Canadian atheists propose to publish advertisements with this message on the sides of Toronto buses: “There is probably no God. Now stop worrying and enjoy your life.”
Nobody will be surprised to learn that the pious are annoyed but, as elsewhere, they contemplate seeking government intervention to stop the advertisements.
The Toronto-based Freethought Association of Canada won approval yesterday from the Toronto Transit Commission to place ads on buses and inside subway cars that read: “There is probably no God. Now stop worrying and enjoy your life.”

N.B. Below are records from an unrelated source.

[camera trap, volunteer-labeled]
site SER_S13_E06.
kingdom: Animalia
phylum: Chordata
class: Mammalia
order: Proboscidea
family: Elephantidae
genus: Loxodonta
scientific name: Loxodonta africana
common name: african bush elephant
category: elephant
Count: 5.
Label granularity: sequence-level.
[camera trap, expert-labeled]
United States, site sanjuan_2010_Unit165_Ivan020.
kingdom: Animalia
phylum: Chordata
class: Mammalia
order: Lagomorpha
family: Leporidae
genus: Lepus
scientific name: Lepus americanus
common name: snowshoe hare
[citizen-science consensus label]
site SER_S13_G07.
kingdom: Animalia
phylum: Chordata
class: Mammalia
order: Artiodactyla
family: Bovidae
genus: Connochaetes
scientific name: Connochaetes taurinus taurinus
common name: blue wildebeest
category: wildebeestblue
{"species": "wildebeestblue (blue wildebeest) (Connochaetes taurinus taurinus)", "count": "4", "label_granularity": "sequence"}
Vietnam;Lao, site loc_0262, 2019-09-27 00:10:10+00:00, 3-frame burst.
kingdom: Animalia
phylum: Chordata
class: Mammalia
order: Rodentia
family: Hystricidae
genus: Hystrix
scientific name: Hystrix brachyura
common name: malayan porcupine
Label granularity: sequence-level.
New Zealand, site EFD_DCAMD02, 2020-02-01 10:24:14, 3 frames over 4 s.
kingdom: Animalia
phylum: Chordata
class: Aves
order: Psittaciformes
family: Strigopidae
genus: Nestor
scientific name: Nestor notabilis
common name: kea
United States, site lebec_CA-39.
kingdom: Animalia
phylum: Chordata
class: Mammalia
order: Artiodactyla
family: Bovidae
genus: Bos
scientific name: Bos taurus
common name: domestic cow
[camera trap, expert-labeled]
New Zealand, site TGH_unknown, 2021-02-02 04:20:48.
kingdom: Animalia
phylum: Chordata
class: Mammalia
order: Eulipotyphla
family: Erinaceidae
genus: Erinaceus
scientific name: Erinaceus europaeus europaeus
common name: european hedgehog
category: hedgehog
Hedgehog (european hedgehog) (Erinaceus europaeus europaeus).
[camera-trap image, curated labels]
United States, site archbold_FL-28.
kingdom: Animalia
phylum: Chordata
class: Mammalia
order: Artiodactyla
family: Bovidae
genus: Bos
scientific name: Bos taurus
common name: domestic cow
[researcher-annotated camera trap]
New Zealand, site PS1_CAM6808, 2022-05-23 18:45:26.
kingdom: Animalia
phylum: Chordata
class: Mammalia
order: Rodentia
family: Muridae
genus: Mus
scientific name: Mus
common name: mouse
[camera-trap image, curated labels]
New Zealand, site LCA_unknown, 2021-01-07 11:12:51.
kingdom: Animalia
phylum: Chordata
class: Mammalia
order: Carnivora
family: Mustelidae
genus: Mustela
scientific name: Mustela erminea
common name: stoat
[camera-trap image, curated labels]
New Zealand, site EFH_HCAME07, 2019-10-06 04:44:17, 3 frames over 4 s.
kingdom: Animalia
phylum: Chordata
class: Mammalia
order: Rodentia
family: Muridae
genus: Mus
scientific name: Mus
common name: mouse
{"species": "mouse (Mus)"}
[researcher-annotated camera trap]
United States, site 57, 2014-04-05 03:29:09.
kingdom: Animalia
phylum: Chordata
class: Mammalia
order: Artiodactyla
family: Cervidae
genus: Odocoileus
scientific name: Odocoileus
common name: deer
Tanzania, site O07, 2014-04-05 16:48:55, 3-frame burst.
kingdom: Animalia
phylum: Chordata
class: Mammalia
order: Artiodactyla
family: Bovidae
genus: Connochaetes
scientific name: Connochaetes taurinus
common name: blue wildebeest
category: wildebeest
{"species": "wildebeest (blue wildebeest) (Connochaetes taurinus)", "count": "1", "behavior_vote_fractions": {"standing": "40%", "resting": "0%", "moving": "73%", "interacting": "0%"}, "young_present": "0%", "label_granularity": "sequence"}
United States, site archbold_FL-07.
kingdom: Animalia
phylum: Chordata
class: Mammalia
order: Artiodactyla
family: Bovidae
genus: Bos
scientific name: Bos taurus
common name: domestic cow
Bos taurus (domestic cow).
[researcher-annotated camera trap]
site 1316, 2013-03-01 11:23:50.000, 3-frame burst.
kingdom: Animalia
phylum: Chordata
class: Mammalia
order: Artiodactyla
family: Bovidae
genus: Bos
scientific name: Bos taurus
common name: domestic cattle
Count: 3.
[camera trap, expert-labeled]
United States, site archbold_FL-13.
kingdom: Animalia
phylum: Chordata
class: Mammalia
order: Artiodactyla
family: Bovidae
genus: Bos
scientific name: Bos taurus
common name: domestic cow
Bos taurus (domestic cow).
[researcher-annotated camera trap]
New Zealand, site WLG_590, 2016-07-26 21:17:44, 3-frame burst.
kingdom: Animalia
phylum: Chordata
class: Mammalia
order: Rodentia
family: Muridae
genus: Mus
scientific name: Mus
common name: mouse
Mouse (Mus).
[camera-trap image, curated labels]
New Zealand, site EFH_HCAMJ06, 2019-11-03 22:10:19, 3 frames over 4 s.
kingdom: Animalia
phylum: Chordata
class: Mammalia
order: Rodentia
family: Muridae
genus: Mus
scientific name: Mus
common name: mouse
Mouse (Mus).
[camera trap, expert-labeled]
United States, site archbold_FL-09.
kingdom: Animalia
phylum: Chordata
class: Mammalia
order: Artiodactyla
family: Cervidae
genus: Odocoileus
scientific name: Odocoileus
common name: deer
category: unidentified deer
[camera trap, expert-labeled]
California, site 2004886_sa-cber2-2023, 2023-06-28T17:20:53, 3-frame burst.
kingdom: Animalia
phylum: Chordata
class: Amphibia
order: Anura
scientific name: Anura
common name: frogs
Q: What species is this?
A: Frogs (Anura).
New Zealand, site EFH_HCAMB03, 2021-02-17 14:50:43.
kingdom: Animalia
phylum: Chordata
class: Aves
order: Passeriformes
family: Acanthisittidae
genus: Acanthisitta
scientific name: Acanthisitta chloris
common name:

Charles McVety, president of the Canada Family Action Coalition, which fought against the legalization of same-sex marriages, said his group has not decided whether it will formally complain about the ads once they appear.
“On the surface, I’m all for free speech. … However, though, these are attack ads,” Dr. McVety, president of Canada Christian College in Toronto, said in an interview yesterday.
“These ads are not saying what the atheists believe, they are attacking what other people believe,” he said. “And if you look at the dictionary definition for … bigot, that’s exactly what it is, to be intolerant of someone else’s belief system.”
But, of course, it’s a friendly message that skirts an attack upon anyone unless an expression of any view that anybody can disagree with may be construed as an attack.
The important thing to notice here is how quickly there is talk of recourse to force. This is why free speech guarantees are so important, and a glimpse into the sort of world we’ll live in if the theocratic ambitions of the contemporary Republican party are fulfilled.
Notice, too, the gross hypocrisy of the complaint or did I miss something? Is he agitating also for the removal of those billboards promising eternal hellfire to those who don’t cravenly grovel in church each Sunday morning?
Either everybody gets to speak his mind freely or, inevitably, nobody does.